Select Easy configuration (Recommended) and then click Next.
Selecting a shutdown agent
The selection screen for the shutdown agent will appear.
Confirm the hardware machine type and select the appropriate shutdown agent.
For SPARC M10
Select XSCF (SPARC M10).
The following shutdown agents are automatically set.
Cluster systems between control domains
XSCF SNMP Panic XSCF-LAN#0(Domain)
XSCF SNMP Panic XSCF-LAN#1(Domain)
XSCF SNMP Reset XSCF-LAN#0(Domain)
XSCF SNMP Reset XSCF-LAN#1(Domain)
XSCF SNMP Reset XSCF-LAN#0(PPAR)
XSCF SNMP Reset XSCF-LAN#1(PPAR)
Select XSCF (SPARC M10, and then click Next.
Information
If you select a shutdown agent, the following timeout value is automatically set:
Timeout value = 20 (seconds)
Configuring XSCF
The screen for entering the information of XSCF will appear.
Enter the settings for XSCF that you recorded in "5.1.2.1.1 Checking XSCF Information".
Enter PPAR-ID.
Enter a domain name.
Enter "primary" for the control domain.
Enter the IP address of XSCF-LAN#0 or the host name that is registered in the /etc/inet/hosts file.
Available IP addresses are IPv4 addresses.
Enter the IP address of XSCF-LAN#1 or the host name that is registered in the /etc/inet/hosts file.
Available IP addresses are IPv4 addresses.
Enter a user name to log in to XSCF.
Enter a password to log in to XSCF.
Note
In the environment where XSCF is duplexed, a combination of a user name and a password for 2 of the XSCF must be the same.
To use the Migration function, set a combination of a user name and password for the XSCF and the connection method to the XSCF to be consistent on all nodes.
Upon the completion of configuration, click Next.

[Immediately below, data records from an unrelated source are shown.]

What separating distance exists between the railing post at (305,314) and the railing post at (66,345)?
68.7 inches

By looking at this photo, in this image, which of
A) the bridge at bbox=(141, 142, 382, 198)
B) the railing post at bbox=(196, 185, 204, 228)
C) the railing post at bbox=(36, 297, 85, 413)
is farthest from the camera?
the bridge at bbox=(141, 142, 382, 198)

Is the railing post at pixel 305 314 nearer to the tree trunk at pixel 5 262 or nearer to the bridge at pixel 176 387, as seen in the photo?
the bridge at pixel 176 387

Entering node weights and administrative IP addresses
The screen for entering the weights of the nodes and the IP addresses for the administrative LAN will appear.
Enter the weights of the nodes and the IP addresses for the administrative LAN.
Enter the weight of the node that constitutes the cluster. Weight is used to identify the survival priority of the node group that constitutes the cluster. Possible values for each node range from 1 to 300.
For details on survival priority and weight, refer to the explanations below.
Enter an IP address directly or click the tab to select the host name that is assigned to the administrative IP address.
Available IP addresses are IPv4 and IPv6 addresses.
IPv6 link local addresses are not available.
Upon the completion of configuration, click Next.
Even if a cluster partition occurs due to a failure in the cluster interconnect, all the nodes will still be able to access the user resources. For details on the cluster partition, see "2.2.2.1 Protecting data integrity" in the "PRIMECLUSTER Concepts Guide".
To guarantee the consistency of the data constituting user resources, you have to determine the node groups to survive and those that are to be forcibly stopped.
The weight assigned to each node group is referred to as a "Survival priority" under PRIMECLUSTER.
The greater the weight of the node, the higher the survival priority. Conversely, the less the weight of the node, the lower the survival priority. If multiple node groups have the same survival priority, the node group that includes a node with the name that is first in alphabetical order will survive.
Survival priority can be found in the following calculation:
Survival priority = SF node weight + ShutdownPriority of userApplication
Weight of node. Default value = 1. Set this value while configuring the shutdown facility.
Set this attribute when userApplication is created. For details on how to change the settings, see "8.1.2 Changing the Operation Attributes of a Cluster Application".
See
For details on the ShutdownPriority attribute of userApplication, see "6.7.5 Attributes".
The typical scenarios that are implemented are shown below:
Set the weight of all nodes to 1 (default).
Set the attribute of ShutdownPriority of all user applications to 0 (default).
Set the "weight" of the node to survive to a value more than double the total weight of the other nodes.
Set the ShutdownPriority attribute of all user applications to 0 (default).
In the following example, node1 is to survive:
Set the "weight" of all nodes to 1 (default).
Set the ShutdownPriority attribute of the user application whose operation is to continue to a value more than double the total of the ShutdownPriority attributes of the other user applications and the weights of all nodes.
In the following example, the node for which app1 is operating is to survive:
Set the "weight" the nodes to a power of 2 (1,2,4,8,16,...) in ascending order of the survival priority on each cluster system..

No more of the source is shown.